Fibonacci Sequence - Anatomy of recursion and space complexity analysis

 

Let's try to analyze the space complexity of recursive implementation of Fibonacci sequence.

To understand and analyze the memory consumption, we need to understand how recursive program executes in the memory.

 

 

On the right, it is computers memory and these partitions in the memory are basically some units in which the memory is divided.

 

When a method is executing, it is currently in the memory.

So, all the local variables and the information about the method is already in the memory.

 

 

When this main method makes a call to another method F(5), computer saves the current state of execution of this particular method. It pauses main method and go ahead to calculate F(5).

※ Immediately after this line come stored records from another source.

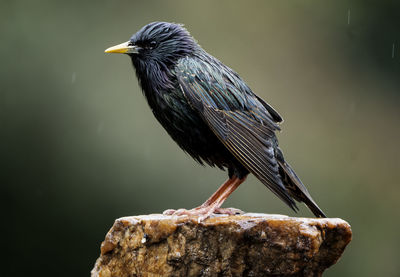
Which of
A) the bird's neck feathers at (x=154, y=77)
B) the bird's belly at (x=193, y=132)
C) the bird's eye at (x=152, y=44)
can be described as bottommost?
the bird's belly at (x=193, y=132)

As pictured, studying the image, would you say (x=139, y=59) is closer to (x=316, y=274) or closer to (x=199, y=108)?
(x=199, y=108)

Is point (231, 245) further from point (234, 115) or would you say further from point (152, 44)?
point (152, 44)

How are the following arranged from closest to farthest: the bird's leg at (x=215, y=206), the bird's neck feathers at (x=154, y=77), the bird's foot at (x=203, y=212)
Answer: the bird's foot at (x=203, y=212)
the bird's leg at (x=215, y=206)
the bird's neck feathers at (x=154, y=77)

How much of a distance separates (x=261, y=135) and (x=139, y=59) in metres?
1.19

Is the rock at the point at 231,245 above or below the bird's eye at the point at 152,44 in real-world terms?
below

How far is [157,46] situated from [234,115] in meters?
0.88

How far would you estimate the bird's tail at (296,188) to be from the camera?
406 centimetres

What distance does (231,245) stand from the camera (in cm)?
348

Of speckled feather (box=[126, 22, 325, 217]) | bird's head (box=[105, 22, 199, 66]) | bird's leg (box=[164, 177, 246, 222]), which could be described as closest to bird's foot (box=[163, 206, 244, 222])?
bird's leg (box=[164, 177, 246, 222])

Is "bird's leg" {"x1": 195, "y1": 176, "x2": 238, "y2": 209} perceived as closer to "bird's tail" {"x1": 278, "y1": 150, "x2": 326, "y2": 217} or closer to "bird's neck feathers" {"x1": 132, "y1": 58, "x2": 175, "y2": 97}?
"bird's tail" {"x1": 278, "y1": 150, "x2": 326, "y2": 217}

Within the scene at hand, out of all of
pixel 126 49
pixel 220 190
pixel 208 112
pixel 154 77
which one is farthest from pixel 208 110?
pixel 126 49

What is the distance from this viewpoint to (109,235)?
3723 mm

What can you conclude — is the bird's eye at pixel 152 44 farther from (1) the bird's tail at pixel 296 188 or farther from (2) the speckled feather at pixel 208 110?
(1) the bird's tail at pixel 296 188

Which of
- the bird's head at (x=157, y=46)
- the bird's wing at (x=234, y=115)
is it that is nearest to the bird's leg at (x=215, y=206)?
the bird's wing at (x=234, y=115)
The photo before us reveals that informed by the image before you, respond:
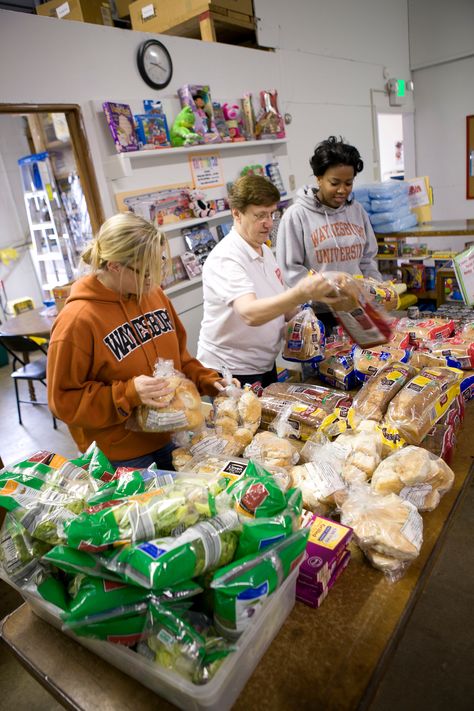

Now, F(5) is executing and then F(5) makes a call to F(4), which is recursive call.

Next, F(4) is executing and the computer has saved the state of F(5) as well.

Keep going on until F(1), and F(1) will not make any further function call, or recursive call, but simply return 1.

 

 

Now, F(1) has finished and it also gets popped from the memory and computer goes back to F(2).

F(2) at this stage makes another call to F(0), which simply returns 0 and finishes.

F(2) adds up these two values 1 and 0 and returns the sum 2 to F(3).

 

When F(5) sums up the two values, it returns to the main method which is its caller.

 

 

Now, the space consumed by this particular recursion was the memory that it consumed in the function call stack and the maximum growth of this call stack due to this particular recursion was when we were at the bottom-most node.

When F(1) was executing then all these states of F(5), F(4), F(3), F(2) were saved in the memory.

5 units of space were consumed in the memory and the call stack did not grow any larger than this.

The maximum space consumed by a recursive program is propotional to the maximum depth of this recursion tree. 

And the maximum depth of recursion tree is defined as the length of the longest path in the tree.

 

 

So if F(5) is Level0 in the tree and go down by one arrow, then F(4) is Level1, F(3) is Level2, F(2) is Level3, finally F(1) is Level4. 

The maximum depth in this case is the path from Level0 to Level4, which is 4 units, and the number of function calls is 5 so the maximum memory consumed is 5 units.

 

If we would have called the function Fib(n) then the maximum depth of the recursion tree would have been n-1 units, and the maximum space taken would have been n units.

 

In this case space or memory consumption is proportional to n and we can also say that this is O(n) in terms of space complexity.